TEXT TO READ.
begin
Saturday, December 26, 2009

Islamic Banking Part VI ( Status of Islamic Banking)

Status of Islamic Banking

Islamic banking is no longer a novel experiment. When the concept of Islamic banking with its ethical values was propagated, financial circles the world over treated it as a utopian dream. Having lived for centuries under the ‘valueless’ capitalist economic system, they asked what ethics had to do with finance?

Besides their range of equity, trade-financing and lending operations, Islamic banks also offer a full spectrum of fee-paid retail services that do not involve interest payments, including checking accounts, spot foreign exchange transactions, fund transfers, letters of credit, travellers' checks, safe-deposit boxes, securities safekeeping investment management and advice, and other normal services of modern banking. Islamic banking because of its value-orientated ethos enables it to draw finances from both Muslims and non-Muslims alike.

Islamic banks are evolving financial and investment instruments that are not only profitable but are also ethically motivated. The ever-increasing application and innovation of the methodologies associated with derivative instruments that revolutionized the global financial industry have also led to a global financial crisis because of the excess greed for profit and the immense uncertainty and risk associated with these types of transactions. There are doubts associated with the permissibility of derivative instruments under Islamic finance generally.

Addressing issues to resolve the global financial crisis world leaders called for a set up on the basis of capitalism of entrepreneurship where banks finance economic development in the real economy, as opposed to the set up on the basis of capitalism of speculation whereby banks derive excessive profit from speculative transactions that do not make any contribution to the real economy.

[source: Institute of Islamic banking and Insurance (IIBI)]

Islamic Banking Part V ( Shariah Authenticity & Religious Board)

Shariah Authenticity

Shaikh Yusuf Talal DeLorenzo, Islamic scholar, position is that unless a financial product or service can be certified as Shari’ah compliant by a competent Shari’ah supervisory board, that product's authenticity is dubious. At that point, it will be the responsibility of the individual investor or consumer to determine on his or her own that the product complies with the principles and precepts of the Shari’ah.

Shari'ah Supervisory Board [Religious Board]

Islamic financial institutions must adhere to the best practices of corporate governance however they have one extra layer of supervision in the form of religious boards. The religious boards have both supervisory and consultative functions. Since the Shari’h scholars on the religious boards carry great responsibility, it is important that only high calibre scholars are appointed to the religious boards.
end
INFORMATION PROVIDED.
begin
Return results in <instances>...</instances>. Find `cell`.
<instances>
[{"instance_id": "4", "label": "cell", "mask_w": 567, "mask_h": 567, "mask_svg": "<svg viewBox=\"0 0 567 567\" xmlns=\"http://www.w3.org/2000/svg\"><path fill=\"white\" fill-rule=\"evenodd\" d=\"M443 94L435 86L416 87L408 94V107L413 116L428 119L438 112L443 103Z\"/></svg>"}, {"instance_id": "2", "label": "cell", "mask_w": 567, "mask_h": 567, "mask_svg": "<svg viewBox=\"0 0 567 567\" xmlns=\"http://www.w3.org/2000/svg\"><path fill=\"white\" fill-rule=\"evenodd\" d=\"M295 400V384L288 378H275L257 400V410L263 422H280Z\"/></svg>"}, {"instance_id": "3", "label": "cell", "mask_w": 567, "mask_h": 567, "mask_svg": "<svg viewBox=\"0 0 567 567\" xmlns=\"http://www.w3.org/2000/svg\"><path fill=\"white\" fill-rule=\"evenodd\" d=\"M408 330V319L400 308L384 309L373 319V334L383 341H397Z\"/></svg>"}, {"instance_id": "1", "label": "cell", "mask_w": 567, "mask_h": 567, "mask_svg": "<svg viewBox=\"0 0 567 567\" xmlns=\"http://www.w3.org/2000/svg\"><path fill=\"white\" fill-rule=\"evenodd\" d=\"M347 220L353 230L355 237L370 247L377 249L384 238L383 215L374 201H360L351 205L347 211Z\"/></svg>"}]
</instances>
end
REQUIRED TASKS.
1. From the text on Islamic banking, return verbatim the part that opens with the words containing "Shari'ah Supervisory Board" and closes with "the religious boards.".
2. Extend the text on Islamic banking, beginning immediately after its final sentence.

ANSWERS FOR THE EXERCISE.
1.
Shari'ah Supervisory Board [Religious Board]

Islamic financial institutions must adhere to the best practices of corporate governance however they have one extra layer of supervision in the form of religious boards. The religious boards have both supervisory and consultative functions. Since the Shari’h scholars on the religious boards carry great responsibility, it is important that only high calibre scholars are appointed to the religious boards.

2.
An Islamic financial institution is required to establish operating procedures to ensure that no form of investment or business activity is undertaken that has not been approved in advance by the religious board. The management is also required to periodically report and certify to the religious board that the actual investments and business activities undertaken by the institution conform to forms previously approved by the religious board.

Islamic financial institutions that offer products and services conforming to Islamic principles must, therefore, be governed by a religious board that act as an independent Shari’ah Supervisory Board comprising of at least three Shari’ah scholars with specialised knowledge of the Islamic laws for transacting, fiqh al mu`amalat, in addition to knowledge of modern business, finance and economics.

They are responsible primarily to give approval that banking and other financial products and services offered comply with the Shari’ah and subsequent verification that of the operations and activities of the financial institutions have complied with the Shari’ah principles (a form of post Shari’ah audit). The Shari’ah Supervisory Board is required to issue independently a certificate of Shari’ah compliance.

The day-to-day application of Shari’ah by the Shari’ah Supervisory Boards is two-fold. First, in the increasingly complex and sophisticated world of modern finance they endeavours to answer the question on whether or not proposals for new transactions or products conform to the Shari’ah. Second, they act to a large extent in an investigatory role in reviewing the operations of the financial institution to ensure that they comply with the Shari’ah.

The concept of collective decision-making, in other words, decisions made by more than one scholar, is especially important. Shari’ah Supervisory Boards function is to ensure that decisions are not unilateral, and that difficult issues of finance receive adequate consideration by a number of qualified people.

Shaikh Yusuf Talal DeLorenzo, Islamic scholar, position is that unless a financial product or service can be certified as Shari’ah compliant by a competent Shari’ah supervisory board, that product's authenticity is dubious. At that point, it will be the responsibility of the individual investor or consumer to determine on his or her own that the product complies with the principles and precepts of the Shari’ah.

[source: Institute of Islamic banking and Insurance (IIBI)]

Friday, December 25, 2009

Islamic Banking Part IV ( Pricing Transactions & Ethical Investment)

Pricing Transactions Linked to Interest rate Benchmark

There are continuing debates on whether the spirit of Shari`ah is being violated by the practice of "benchmarking" linked interest rate benchmark such as London Interbank Offered rate (LIBOR) plus an agreed mark-up in also pricing returns on Islamic finance transactions . At a very fundamental level, the reason for the debates is the lack of understanding to clearly discern the difference between the use of LIBOR as a benchmark for pricing and the use of non-Shari’ah compliant assets as a determinant for returns.

However, benchmarking touches upon the integrity of Islamic Finance as a whole, and the concept of Shari’ah-compliance vs Shari’ah-based approach in particular. There are practical challenges delaying a switch to participation-based structures, such as Musharakah and Mudarabah, that require financiers to participate in the underlying asset in a financing transaction.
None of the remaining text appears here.